Life beyond cancer: Starting a family following treatment
Five years ago, Sheri Scott was beginning a new chapter in her life. The recently engaged 31-year-old was eagerly browsing bridal magazines and busy planning for her big day. Unfortunately, just weeks following her engagement, Scott was diagnosed with breast cancer. Suddenly, she was juggling medical appointments and planning a double mastectomy instead of a wedding. Soon after her diagnosis, Scott was approached by her doctor at Northwestern Memorial Hospital about preserving her fertility. He explained that cancer treatment could compromise her fertility and stated there were options available if she wanted to preserve her chances of having children. In that moment, having a family was the farthest thing from her mind, but the conversation sparked a decision that would change her life forever.
"When my doctor suggested I consider in vitro fertilization (IVF), I was taken back. I hadn't really thought about kids. We just got engaged and I was scared that I wasn't even going to see my wedding day. The last thing on my mind was starting a family," said Scott.
While Scott was consumed by her diagnosis, her doctors were looking to the future. "When a woman, man or teenage girl or boy is diagnosed with cancer, there is only a brief window of time to learn about options for preserving their fertility before treatment," said Ralph R. Kazer, MD, reproductive endocrinologist at Northwestern Memorial and professor of Obstetrics and Gynecology at Northwestern University Feinberg School of Medicine. "Once a patient begins chemotherapy or radiation, they are at risk of losing their ability to have children in the future."
When Scott realized there was a good chance that chemotherapy would leave her infertile she and her fiancé opted for emergency IVF. Doctors at Northwestern Memorial worked quickly to harvest her eggs, fertilize them with her fiancé's sperm and freeze them for use later in life. The outpatient procedure was completed in a couple weeks, a process that usually can take more than a month.
Five years after making that life-changing decision, Scott is cancer-free, married and the mother to twin baby girls, Addison Grace and Avery Jane. "They are my entire world," said Scott. "I am grateful I chose to preserve my embryos and more importantly, that the option was presented to me. If my doctor hadn't mentioned fertility preservation, I may not have been able to have kids and experience the joy I have today."

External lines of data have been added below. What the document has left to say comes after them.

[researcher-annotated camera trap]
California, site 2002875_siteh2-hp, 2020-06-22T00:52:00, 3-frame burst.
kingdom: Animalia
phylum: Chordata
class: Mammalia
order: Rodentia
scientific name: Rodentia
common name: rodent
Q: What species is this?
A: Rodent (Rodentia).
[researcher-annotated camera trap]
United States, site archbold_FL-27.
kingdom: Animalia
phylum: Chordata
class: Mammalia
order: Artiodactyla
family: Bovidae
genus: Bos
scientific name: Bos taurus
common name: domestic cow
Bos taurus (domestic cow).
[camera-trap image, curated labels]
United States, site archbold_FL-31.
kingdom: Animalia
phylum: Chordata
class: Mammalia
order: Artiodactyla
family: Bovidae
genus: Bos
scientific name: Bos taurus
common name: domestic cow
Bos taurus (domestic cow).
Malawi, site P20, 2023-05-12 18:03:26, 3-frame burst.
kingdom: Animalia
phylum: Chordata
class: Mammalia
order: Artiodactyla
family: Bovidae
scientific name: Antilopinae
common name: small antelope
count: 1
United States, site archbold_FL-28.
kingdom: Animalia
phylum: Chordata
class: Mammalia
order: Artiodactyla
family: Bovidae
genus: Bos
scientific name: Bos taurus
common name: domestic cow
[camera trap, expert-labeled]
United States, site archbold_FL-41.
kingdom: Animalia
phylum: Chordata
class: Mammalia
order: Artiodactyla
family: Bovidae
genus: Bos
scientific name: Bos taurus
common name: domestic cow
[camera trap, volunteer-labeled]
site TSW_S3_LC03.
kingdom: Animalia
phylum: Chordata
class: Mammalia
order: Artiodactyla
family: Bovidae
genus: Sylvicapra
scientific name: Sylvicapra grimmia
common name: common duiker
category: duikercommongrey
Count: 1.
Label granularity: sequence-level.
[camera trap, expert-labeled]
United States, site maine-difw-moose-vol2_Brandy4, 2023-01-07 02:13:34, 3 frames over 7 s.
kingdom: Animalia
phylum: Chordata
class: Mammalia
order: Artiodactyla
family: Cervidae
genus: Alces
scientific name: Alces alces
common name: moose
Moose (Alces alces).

At the time of her diagnosis, Scott was one of the first patients to take part in the Northwestern's Fertility Preservation Program. The term oncofertility, which describes the intersection of oncology and reproductive medicine, coined by Teresa Woodruff, PhD, Chief of the Division of Fertility Preservation in the Department of Obstetrics and Gynecology, was new, and only a small percentage of oncologists were partnering with reproductive endocrinologists to offer options such as emergency IVF prior to cancer treatment. Over the last five years, the program has rapidly advanced and fertility preservation is more commonly discussed, allowing men, women and even adolescents, the option to undergo fertility saving procedures prior to cancer therapy.
At Northwestern Memorial, a dedicated fertility preservation patient navigator guides newly diagnosed cancer patients through a hopeful process preserving their future ability to have children in the face of life-saving, yet fertility-threatening treatments. Northwestern Memorial in partnership with Feinberg School of Medicine is the first group in the world known to offer a dedicated fertility preservation patient navigator.
"In the past, when a patient was diagnosed with cancer the only focus was to get them into surgery and through chemotherapy or radiation. It's my job to make sure each patient understands the consequences certain therapies may have on their fertility, so they can make an informed decision regarding whether or not they wish to undergo fertility preservation prior to treatment," said Kristin Smith, fertility preservation navigator in the Department of Obstetrics and Gynecology and the Robert H. Lurie Comprehensive Cancer Center of Northwestern University at Northwestern Memorial.
Research at Northwestern has expanded the options for fertility preservation over the years, which now includes freezing ovarian tissue and sperm extraction in addition to embryo, egg and sperm banking. Northwestern researchers continue to explore several other fertility preservation techniques.
"Many younger patients with cancer are surviving and living healthy long lives. It's our job to do everything possible so patients can look forward to a life that looks as much like the life they had planned on before the day they were diagnosed," said Woodruff, who also developed and is principal investigator of the national Oncofertility Consortium, a National Institute of Health (NIH) funded network of doctors and scientists working to provide improved fertility preservation options for people diagnosed with cancer and other diseases.